■ Activity 1
In the post on Gothic dollhouses, what name was the Gothic style first known by?
■ Activity 2
Rewrite the post on Gothic dollhouses starting at "What Is The" and ending at "a few things.", substituting "subject" for "topic".

■ Extract

Now that Halloween is around the corner (gosh, time flies!), it is time to talk about the next dollhouse style: a Gothic dollhouse.
I’m not sure if all falls under the same theme, together with ‘Halloween’, just ‘spooky’, or if it is considered something completely different. So let’s figure that out together?
Before, I have talked about lots of other dollhouse styles, about 5 by now, so please just use the “search” button on my website for more. Like for example the Cabinet dollhouses or the Victorian style, but there is so much more to discover ;-).
What Is The Gothic Style ?
To be honest: I had no clue what to write about this topic, as I didn’t even know where it derived from. But after looking it up, I hope that I can tell you a few things.
The Gothic style seems to be originally developed during the time period 1140-1500, mainly for architecture and visual arts and mostly represented as such in churches. Also, it was first known as the ‘French style’.
Pointed arches on windows, doors, and vaults are quite characteristic of this style.
A lot of styles that I described before are originally from the UK, but for once this one is mainly from France. At about 1140 this country started to build its first Gothic buildings, as for example the Choir of the Cathedral of Saint-Denis and the Cathedral of Sens.

■ Records supplied
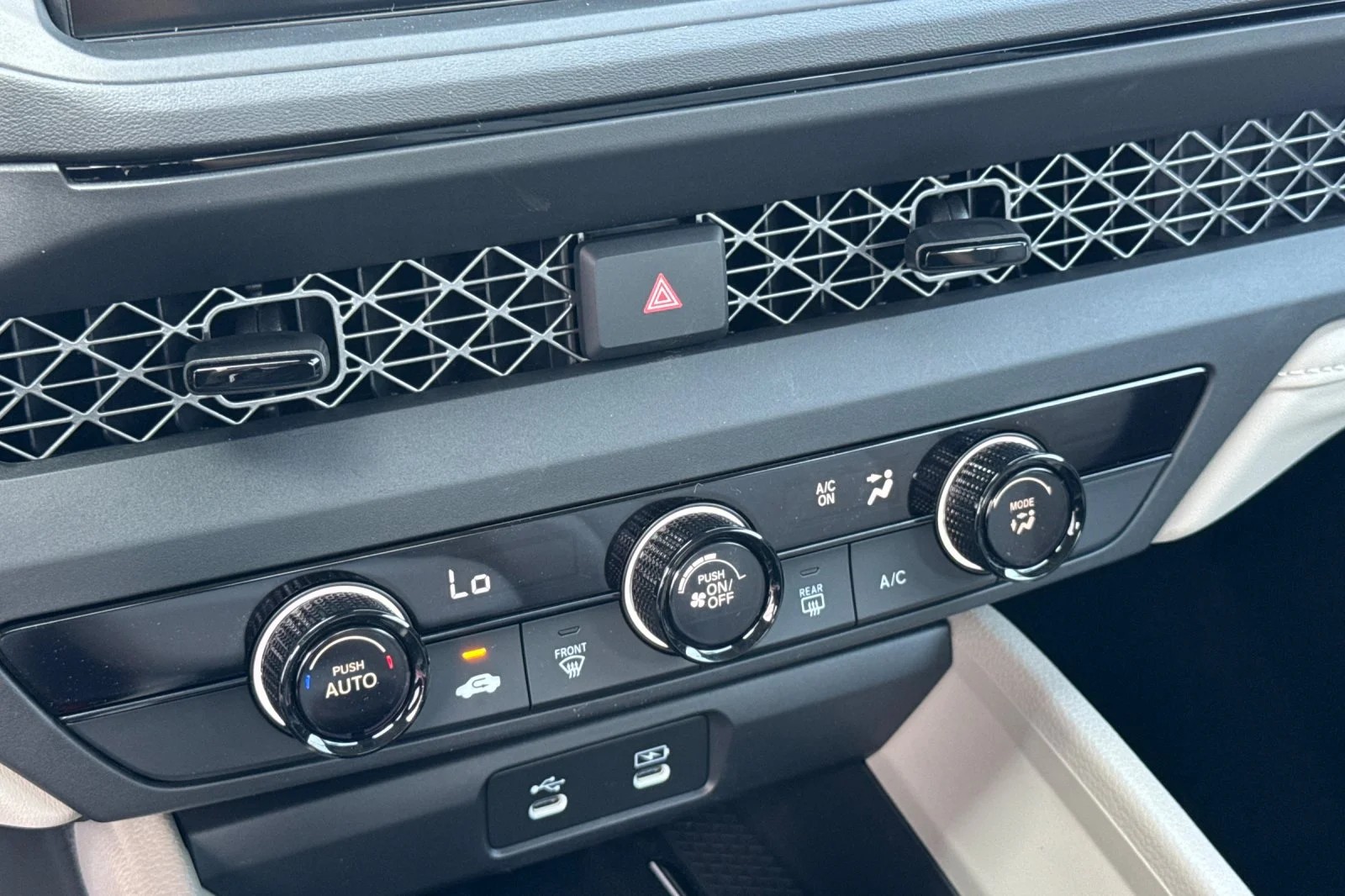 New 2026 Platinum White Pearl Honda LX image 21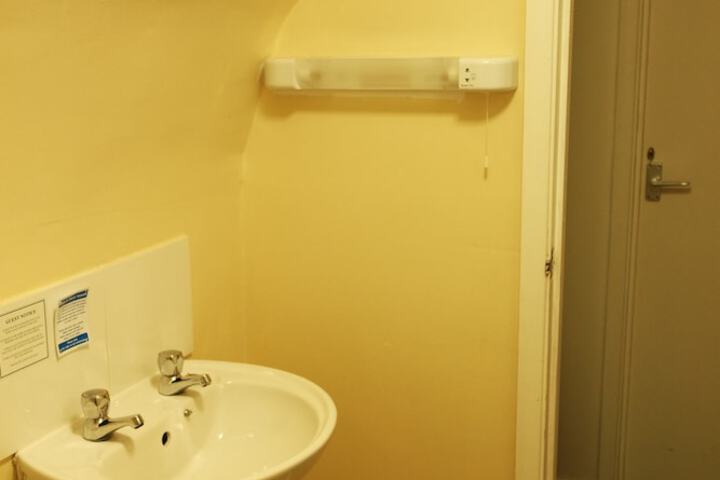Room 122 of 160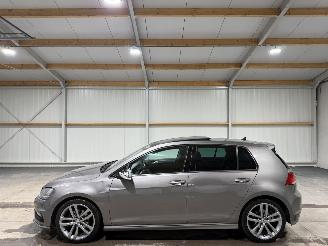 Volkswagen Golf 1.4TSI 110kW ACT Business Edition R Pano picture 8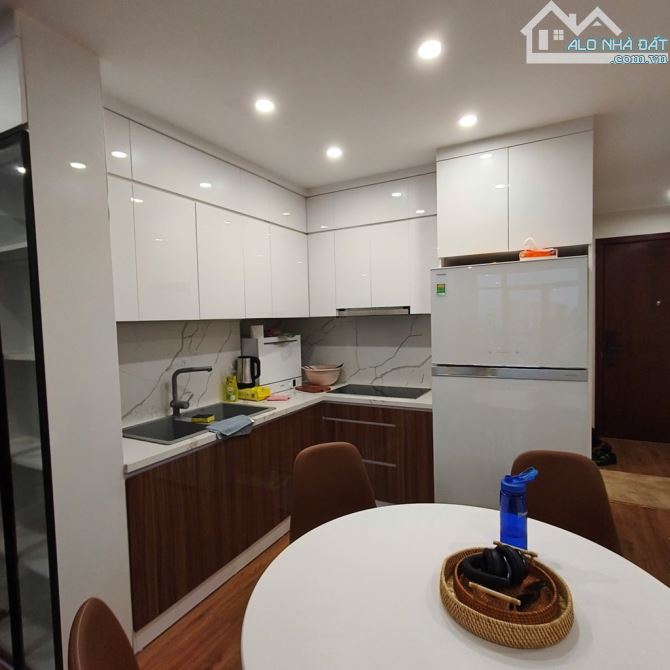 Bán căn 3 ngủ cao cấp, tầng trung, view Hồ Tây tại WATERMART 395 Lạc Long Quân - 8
--
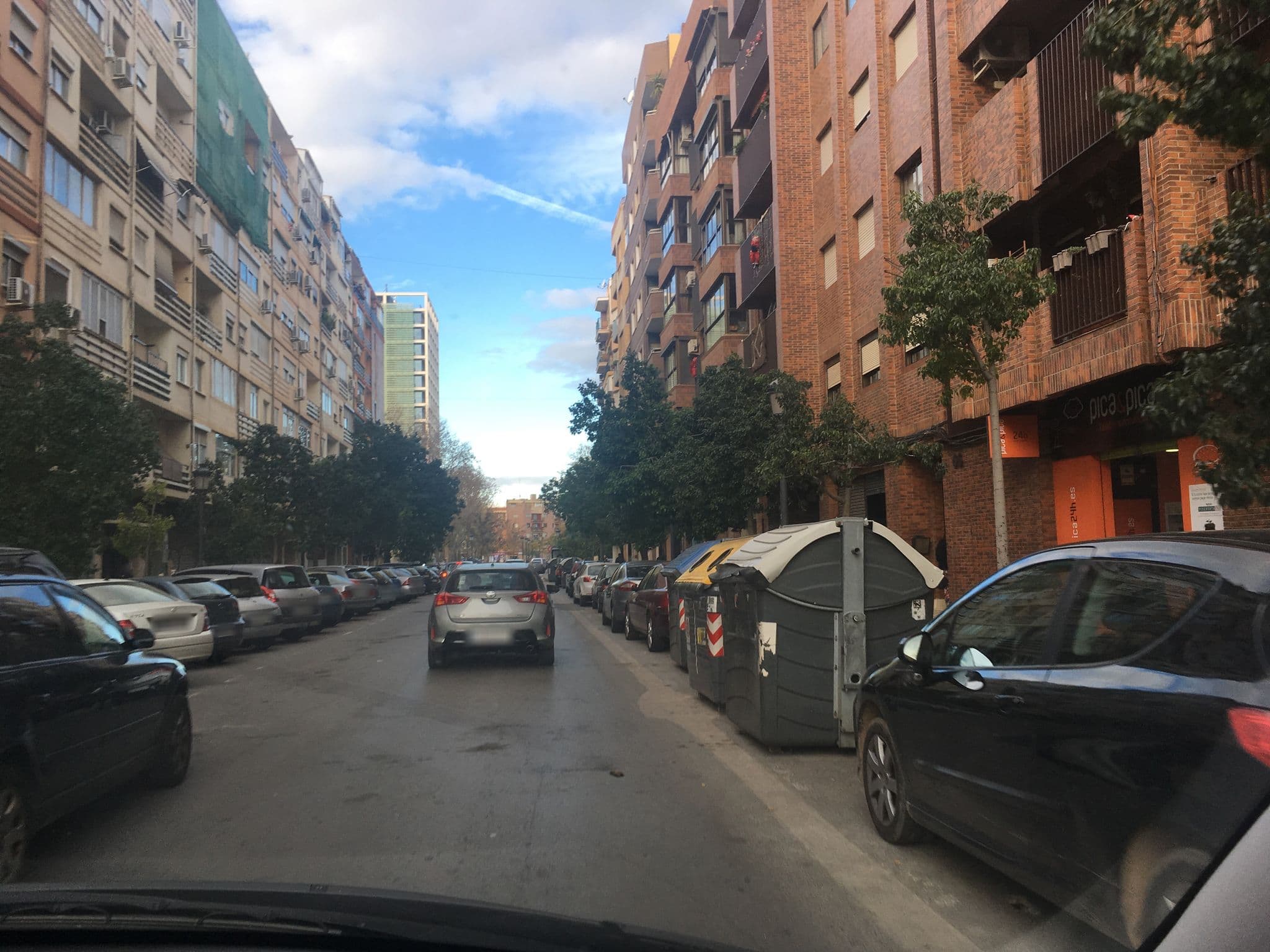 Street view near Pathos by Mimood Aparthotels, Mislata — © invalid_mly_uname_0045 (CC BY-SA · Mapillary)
* * *
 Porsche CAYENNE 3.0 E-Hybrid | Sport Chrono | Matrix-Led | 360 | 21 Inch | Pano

■ Worked solution 1
It was first known as the "French style."

■ Worked solution 2
What Is The Gothic Style ?
To be honest: I had no clue what to write about this subject, as I didn’t even know where it derived from. But after looking it up, I hope that I can tell you a few things.